### Source document
┄┄┄┄┄┄
Administration at DHL but the warehouse section. There is a main office where heaps of people are, I am all by myself in my own corner in the warehouse, only need to say hello to couriers if they walk past. Lunch break I go for a walk, it is sort of depressing in a way but I think I'd prefer that then being riled up from anxiety.


----------



## Post_Punk_Proclivity (Oct 12, 2008)

Find a driving job. Worked for me. If you're lucky and end up with a good company, they pay well too. I literally clock on in the morning, go out to my truck and sit alone for 9-10 hours most days. Might occasionally have an awkward conversation when leaving the depot. That's about it.


----------



## Glycerin (Jun 26, 2016)

hulkamaniak said:


> Administration at DHL but the warehouse section. There is a main office where heaps of people are, I am all by myself in my own corner in the warehouse, only need to say hello to couriers if they walk past. Lunch break I go for a walk, it is sort of depressing in a way but I think I'd prefer that then being riled up from anxiety.
┄┄┄┄┄┄
Stored data entries

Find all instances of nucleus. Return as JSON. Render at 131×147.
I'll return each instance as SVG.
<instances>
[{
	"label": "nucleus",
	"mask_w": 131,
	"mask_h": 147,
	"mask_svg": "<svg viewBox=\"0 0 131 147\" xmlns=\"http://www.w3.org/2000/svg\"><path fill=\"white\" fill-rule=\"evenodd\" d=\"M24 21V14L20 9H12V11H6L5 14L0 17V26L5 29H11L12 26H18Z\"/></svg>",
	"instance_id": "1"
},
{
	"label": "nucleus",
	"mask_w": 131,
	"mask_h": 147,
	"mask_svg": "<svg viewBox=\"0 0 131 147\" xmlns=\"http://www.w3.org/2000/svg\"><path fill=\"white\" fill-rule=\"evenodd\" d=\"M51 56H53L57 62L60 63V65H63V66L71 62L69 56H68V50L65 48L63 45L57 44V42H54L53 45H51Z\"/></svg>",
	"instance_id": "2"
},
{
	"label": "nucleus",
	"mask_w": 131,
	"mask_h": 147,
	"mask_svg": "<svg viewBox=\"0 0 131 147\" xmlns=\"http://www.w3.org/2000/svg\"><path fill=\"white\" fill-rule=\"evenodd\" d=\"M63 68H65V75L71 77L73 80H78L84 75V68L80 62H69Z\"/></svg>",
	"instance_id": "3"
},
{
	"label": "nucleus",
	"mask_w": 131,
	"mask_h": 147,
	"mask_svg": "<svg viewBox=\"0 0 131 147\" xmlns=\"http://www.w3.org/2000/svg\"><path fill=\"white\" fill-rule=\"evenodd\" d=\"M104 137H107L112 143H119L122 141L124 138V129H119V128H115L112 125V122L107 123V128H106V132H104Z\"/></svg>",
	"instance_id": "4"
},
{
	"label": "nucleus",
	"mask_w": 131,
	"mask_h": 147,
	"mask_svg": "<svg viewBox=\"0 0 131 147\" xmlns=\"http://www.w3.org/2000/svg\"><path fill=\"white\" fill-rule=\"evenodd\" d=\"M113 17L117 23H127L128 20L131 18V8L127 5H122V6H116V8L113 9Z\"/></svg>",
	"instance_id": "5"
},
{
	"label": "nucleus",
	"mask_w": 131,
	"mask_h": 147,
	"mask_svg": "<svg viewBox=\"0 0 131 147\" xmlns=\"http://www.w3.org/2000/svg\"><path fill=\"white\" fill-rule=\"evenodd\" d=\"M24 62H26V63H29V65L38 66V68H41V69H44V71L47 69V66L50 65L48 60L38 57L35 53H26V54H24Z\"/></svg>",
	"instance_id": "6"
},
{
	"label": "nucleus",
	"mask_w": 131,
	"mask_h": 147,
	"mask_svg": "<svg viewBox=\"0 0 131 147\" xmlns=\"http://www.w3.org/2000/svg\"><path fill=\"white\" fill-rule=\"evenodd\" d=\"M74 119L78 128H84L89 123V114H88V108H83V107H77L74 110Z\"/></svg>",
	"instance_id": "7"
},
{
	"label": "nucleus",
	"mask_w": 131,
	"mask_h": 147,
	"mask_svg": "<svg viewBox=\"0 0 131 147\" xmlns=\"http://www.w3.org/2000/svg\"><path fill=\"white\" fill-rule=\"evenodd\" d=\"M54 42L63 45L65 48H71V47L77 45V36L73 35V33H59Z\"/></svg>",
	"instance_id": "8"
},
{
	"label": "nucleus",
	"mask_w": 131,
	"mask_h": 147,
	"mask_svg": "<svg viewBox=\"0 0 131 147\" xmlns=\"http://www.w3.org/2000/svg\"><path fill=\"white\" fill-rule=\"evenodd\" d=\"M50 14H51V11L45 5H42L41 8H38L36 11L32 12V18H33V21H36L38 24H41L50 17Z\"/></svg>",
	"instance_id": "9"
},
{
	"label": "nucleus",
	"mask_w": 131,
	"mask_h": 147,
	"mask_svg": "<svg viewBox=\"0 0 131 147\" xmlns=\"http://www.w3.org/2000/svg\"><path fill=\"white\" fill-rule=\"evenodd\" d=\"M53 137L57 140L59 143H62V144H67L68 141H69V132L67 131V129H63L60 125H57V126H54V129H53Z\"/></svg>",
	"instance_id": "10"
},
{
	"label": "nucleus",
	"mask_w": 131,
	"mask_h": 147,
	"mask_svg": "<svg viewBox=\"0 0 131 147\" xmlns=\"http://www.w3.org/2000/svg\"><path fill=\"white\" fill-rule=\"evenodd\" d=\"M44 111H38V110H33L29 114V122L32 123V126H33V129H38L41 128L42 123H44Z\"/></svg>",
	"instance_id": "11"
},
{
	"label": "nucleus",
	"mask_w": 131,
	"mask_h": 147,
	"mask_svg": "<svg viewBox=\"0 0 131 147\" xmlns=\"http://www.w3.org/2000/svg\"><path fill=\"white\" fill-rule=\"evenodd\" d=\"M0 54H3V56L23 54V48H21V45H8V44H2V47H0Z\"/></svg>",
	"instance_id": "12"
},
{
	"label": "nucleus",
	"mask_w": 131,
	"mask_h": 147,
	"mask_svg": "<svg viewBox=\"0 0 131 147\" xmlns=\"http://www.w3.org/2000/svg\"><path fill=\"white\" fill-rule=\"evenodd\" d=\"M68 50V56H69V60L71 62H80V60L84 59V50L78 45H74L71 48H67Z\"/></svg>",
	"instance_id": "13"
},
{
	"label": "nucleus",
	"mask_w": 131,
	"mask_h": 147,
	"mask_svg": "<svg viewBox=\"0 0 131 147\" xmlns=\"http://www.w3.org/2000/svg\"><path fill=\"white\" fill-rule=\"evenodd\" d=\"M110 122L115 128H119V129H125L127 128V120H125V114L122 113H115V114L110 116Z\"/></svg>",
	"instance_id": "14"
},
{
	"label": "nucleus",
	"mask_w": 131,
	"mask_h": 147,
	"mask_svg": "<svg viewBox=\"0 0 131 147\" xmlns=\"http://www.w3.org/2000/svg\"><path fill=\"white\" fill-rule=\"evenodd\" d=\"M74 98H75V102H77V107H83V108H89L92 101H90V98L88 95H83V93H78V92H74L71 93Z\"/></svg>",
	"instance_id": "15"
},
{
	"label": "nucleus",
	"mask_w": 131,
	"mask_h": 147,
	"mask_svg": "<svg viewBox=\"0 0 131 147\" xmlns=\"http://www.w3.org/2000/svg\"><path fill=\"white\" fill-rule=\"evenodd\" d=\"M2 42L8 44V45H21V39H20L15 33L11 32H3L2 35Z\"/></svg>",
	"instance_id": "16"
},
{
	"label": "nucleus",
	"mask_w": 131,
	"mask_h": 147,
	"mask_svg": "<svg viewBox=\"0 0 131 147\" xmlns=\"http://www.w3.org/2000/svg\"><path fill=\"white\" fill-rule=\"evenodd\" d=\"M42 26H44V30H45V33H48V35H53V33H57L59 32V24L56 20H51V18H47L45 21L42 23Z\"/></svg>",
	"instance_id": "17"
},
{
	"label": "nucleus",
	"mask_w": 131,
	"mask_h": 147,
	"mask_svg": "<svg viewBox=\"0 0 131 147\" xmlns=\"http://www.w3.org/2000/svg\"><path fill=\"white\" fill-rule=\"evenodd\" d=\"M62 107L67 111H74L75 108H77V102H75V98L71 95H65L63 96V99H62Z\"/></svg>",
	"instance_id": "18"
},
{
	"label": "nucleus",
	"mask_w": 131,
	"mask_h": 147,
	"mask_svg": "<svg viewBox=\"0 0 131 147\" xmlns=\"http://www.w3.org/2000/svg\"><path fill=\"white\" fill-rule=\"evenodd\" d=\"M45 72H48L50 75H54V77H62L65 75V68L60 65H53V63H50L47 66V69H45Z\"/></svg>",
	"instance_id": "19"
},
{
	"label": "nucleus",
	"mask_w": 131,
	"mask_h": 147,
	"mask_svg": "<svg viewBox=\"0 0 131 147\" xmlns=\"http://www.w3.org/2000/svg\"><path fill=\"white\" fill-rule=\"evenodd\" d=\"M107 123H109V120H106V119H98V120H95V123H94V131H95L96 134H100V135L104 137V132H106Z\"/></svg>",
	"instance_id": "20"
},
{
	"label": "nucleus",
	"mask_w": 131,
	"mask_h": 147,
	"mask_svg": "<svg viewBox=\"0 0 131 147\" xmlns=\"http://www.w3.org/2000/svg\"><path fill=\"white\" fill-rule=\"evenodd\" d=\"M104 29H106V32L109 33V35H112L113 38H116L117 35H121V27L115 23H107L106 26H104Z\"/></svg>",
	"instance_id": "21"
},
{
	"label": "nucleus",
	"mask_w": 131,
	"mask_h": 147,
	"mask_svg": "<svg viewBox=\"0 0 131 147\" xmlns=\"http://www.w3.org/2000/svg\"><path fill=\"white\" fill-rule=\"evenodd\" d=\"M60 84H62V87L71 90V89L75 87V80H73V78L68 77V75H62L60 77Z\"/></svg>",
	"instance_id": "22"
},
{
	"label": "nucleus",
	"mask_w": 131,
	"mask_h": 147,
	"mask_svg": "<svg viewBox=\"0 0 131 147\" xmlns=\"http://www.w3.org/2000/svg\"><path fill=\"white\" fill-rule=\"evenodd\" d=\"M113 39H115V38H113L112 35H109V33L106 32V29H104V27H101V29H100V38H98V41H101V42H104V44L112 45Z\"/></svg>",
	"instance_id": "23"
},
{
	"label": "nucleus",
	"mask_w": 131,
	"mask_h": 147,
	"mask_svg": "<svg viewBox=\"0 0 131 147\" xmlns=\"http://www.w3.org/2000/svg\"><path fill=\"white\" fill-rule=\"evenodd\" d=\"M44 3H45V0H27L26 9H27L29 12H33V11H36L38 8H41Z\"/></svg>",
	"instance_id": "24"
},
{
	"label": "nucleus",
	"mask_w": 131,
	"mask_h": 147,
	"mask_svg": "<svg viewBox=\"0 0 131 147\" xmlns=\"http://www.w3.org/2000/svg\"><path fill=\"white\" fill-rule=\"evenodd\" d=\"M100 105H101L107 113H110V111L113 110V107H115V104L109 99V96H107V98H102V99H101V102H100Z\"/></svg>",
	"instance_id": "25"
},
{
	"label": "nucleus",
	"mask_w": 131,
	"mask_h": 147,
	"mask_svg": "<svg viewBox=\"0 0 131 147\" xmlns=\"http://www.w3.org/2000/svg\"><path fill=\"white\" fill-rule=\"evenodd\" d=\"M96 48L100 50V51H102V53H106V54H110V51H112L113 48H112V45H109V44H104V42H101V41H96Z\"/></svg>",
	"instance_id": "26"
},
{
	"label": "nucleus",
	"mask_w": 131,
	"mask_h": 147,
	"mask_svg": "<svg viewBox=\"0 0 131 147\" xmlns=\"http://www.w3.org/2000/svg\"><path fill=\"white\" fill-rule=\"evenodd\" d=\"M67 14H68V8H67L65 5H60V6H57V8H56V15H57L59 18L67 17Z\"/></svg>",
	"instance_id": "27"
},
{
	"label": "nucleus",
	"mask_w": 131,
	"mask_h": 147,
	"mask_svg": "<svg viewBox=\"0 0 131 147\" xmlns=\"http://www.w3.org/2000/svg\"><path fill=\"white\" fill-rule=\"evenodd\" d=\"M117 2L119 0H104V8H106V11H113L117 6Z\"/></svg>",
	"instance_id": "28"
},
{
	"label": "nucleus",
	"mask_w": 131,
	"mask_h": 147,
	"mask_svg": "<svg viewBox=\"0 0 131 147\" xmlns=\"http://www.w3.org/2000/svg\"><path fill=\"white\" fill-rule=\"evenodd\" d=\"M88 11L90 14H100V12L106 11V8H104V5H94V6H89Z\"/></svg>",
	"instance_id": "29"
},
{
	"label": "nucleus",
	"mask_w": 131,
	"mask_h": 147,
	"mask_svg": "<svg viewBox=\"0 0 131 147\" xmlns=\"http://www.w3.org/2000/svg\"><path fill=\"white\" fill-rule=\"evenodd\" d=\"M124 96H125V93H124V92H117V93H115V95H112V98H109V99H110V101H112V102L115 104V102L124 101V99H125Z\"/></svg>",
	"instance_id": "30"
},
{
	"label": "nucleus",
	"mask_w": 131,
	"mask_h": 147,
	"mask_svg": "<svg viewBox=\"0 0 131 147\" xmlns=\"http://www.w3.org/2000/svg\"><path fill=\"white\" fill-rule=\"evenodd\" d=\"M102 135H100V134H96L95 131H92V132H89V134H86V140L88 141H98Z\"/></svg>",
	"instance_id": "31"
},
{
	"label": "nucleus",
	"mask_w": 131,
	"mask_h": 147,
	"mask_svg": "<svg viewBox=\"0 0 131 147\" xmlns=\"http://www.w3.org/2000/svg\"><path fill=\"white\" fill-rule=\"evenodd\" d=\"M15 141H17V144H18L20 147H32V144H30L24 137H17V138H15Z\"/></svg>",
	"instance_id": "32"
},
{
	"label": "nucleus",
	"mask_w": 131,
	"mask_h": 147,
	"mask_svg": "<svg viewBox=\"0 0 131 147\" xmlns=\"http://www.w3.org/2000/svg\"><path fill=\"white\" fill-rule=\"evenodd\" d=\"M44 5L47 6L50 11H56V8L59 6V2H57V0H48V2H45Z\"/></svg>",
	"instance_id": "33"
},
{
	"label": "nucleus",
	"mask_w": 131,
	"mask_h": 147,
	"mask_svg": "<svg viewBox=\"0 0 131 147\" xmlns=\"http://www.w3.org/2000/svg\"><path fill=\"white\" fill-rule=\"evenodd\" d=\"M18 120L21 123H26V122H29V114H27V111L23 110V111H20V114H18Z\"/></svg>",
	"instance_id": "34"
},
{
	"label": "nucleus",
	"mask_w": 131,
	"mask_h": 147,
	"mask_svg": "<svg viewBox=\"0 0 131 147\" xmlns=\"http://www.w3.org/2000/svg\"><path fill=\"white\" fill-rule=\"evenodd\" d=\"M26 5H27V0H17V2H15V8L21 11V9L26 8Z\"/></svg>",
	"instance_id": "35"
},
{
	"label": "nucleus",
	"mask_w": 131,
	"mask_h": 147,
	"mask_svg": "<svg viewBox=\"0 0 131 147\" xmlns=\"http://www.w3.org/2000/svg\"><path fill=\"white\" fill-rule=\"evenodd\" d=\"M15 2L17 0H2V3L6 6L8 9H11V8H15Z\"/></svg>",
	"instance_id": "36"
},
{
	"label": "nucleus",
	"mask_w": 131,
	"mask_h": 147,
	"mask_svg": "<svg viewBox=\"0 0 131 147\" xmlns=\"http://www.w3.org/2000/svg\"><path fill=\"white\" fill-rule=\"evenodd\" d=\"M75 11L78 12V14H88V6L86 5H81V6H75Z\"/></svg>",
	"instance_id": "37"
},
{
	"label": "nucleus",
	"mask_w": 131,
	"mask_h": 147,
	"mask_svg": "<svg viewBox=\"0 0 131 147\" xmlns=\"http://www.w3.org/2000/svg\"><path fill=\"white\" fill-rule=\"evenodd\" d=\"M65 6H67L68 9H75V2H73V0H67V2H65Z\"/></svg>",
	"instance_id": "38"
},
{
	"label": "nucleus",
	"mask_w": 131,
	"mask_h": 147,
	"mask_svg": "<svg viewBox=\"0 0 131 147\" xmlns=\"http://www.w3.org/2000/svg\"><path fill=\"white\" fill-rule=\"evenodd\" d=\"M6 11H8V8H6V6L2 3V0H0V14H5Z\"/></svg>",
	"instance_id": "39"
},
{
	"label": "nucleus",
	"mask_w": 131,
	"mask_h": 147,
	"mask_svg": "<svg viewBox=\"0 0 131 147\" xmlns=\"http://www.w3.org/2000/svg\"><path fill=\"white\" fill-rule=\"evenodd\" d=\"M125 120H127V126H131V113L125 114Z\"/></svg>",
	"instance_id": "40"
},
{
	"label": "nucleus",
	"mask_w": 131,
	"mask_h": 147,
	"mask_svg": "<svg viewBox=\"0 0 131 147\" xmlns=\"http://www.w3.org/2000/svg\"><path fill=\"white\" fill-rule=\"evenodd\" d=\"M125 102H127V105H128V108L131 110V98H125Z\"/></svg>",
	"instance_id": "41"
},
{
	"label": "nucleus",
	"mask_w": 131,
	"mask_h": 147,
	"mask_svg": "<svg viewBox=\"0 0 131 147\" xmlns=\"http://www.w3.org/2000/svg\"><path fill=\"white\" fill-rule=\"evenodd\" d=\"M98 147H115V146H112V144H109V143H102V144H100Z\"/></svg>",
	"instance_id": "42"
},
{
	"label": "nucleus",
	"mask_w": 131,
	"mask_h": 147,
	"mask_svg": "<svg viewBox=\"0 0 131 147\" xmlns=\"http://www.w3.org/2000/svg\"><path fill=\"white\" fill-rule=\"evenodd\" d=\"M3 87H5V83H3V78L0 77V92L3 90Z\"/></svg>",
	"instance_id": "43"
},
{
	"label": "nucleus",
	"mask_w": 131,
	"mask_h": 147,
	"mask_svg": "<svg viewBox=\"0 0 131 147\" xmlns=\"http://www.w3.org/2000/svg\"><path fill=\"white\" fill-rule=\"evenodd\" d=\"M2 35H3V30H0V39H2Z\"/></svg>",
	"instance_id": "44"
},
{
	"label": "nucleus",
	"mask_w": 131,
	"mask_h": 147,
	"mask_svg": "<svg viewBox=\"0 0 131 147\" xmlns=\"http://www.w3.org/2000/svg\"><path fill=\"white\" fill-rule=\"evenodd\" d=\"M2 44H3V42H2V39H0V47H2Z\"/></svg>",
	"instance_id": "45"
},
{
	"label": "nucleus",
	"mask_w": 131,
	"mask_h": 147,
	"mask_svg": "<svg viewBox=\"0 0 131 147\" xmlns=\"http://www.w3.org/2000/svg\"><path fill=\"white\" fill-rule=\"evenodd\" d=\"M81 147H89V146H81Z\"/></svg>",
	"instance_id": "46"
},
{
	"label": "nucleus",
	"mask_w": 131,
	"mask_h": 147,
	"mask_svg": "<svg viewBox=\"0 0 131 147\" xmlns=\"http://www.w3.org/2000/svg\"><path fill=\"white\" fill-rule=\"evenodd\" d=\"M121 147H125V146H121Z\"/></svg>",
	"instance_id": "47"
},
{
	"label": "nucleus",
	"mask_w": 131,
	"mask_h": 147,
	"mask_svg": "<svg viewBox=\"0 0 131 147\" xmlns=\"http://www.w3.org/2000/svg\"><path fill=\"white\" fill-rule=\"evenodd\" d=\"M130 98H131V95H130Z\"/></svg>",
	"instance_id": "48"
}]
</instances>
┄┄┄┄┄┄
### Tasks to carry out
1. List every username that appears in the thread.
2. Please retype the passage of the thread starting with "## Post_Punk_Proclivity (Oct" and going on through "(Jun 26, 2016)".
Use only the thread to answer.

### In response
1. Post_Punk_Proclivity, Glycerin, hulkamaniak

2.
## Post_Punk_Proclivity (Oct 12, 2008)

Find a driving job. Worked for me. If you're lucky and end up with a good company, they pay well too. I literally clock on in the morning, go out to my truck and sit alone for 9-10 hours most days. Might occasionally have an awkward conversation when leaving the depot. That's about it.


----------



## Glycerin (Jun 26, 2016)